Similarly, the NNPP (NNPP) Governorship Candidate in Taraba State, Professor Sani Muhammed Yahaya, has rejected the state’s governorship election results declared by the INEC.
Yahaya said the results were not what was actually recorded in the field.
He said he won the election but the results were manipulated, adding that people in the state knew that it was the NNPP that actually won the election.
Yahaya has declared that he would challenge the results in court, adding that he has started the legal process to reclaim his victory.
He urged his supporters to be calm and not take the law into their own hands.

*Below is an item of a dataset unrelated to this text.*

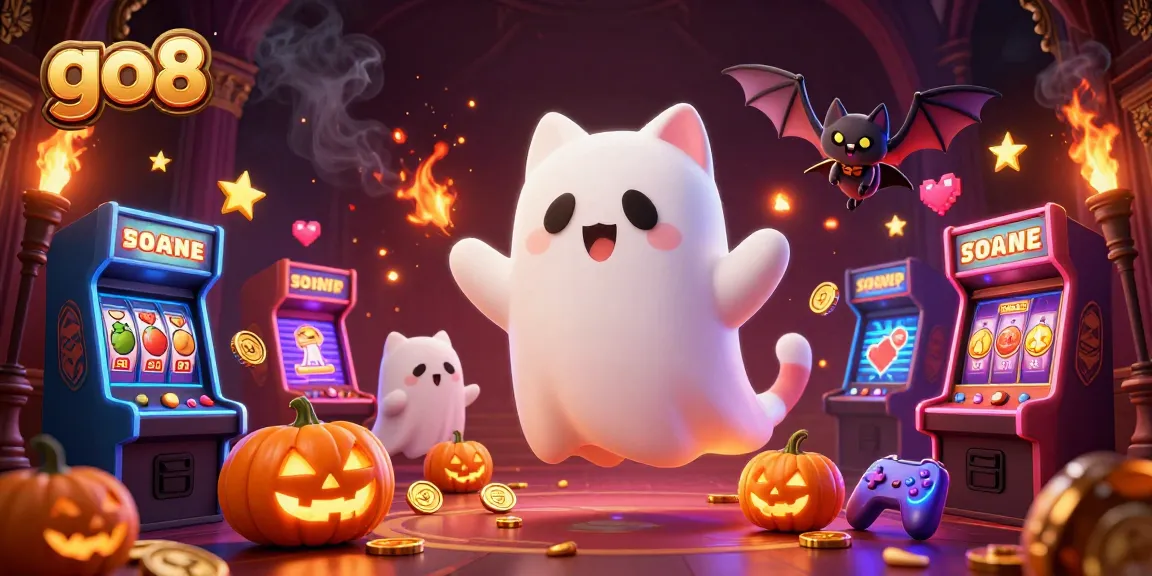Engage in exciting gameplay action at go8 with friendly ghost cat and vampire bat in a vibrant casino.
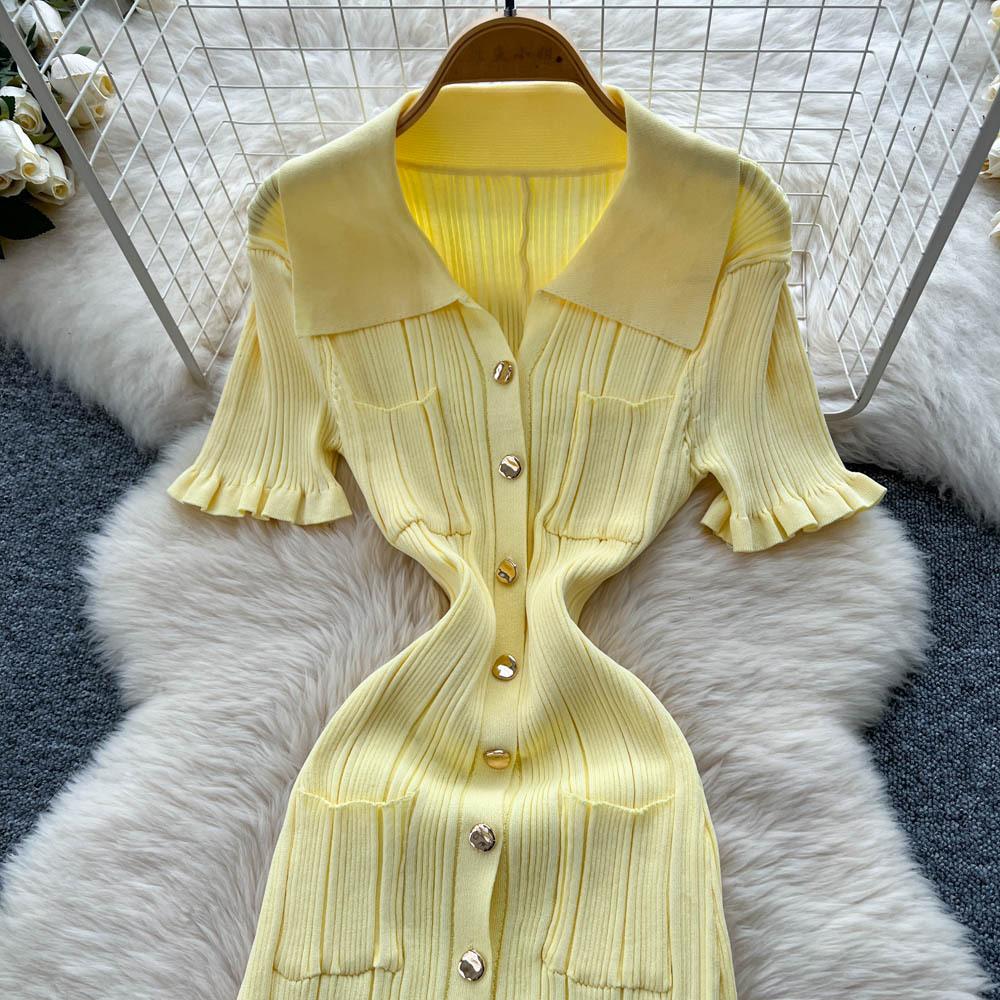 Korean Simple Design Lapel Knitted Dress Women's Summer Slim and Thin Single-breasted Royal Sister Temperament Long Dress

“Victory is our own, we won the election. Everyone in Taraba State knows that l won the election and we are going to take legal action to reclaim our victory,” he
In Kano, the APC has given the INEC seven days to review the declaration of results of the state gubernatorial elections.
It would be recalled that the Returning Officer of INEC for Kano, Professor Ahmad Doko Ibrahim, Monday morning declared Abba Kabir Yusuf of the New Nigeria People’s Party (NNPP) as the winner of the election.
He said he declared the results based on his interpretation of the Electoral Act and election guideline that where the election was cancelled as a result of violence, the disenfranchised voters in such area would not count in the margin of lead principle between the first and the runner-up.
The party’s Legal Adviser in the state, Barrister Abdul Fagge, said the INEC returning officer erred in law and acted ultra vires of the Electoral Act by distinguishing cancellations due to violence and over-voting and deciding only to consider the latter in the final consideration of a margin of lead.
Fagge said 273,442 PVCs were collected in areas where the election was cancelled as a result of violence and over-voting, a figure he said meant that the margin of victory (128,897) used to declare Yusuf of the NNPP was not sufficiently based on the Electoral Act.
He said it was astonishing that with the same election, 16 of the House of Assembly elections held the same day and under the same conditions were declared inconclusive by the INEC
The gubernatorial candidate of the APC in the state, Nasir Yusuf Gawuna, appealed to party supporters to continue to maintain calm in the face of provocation while condoling with families of those that have lost their lives and those that have lost their properties due to the election and post-election violence.
Gawuna, the state’s deputy governorship, expressed optimism that INEC would do the needful by not disenfranchising the majority of voters in the state.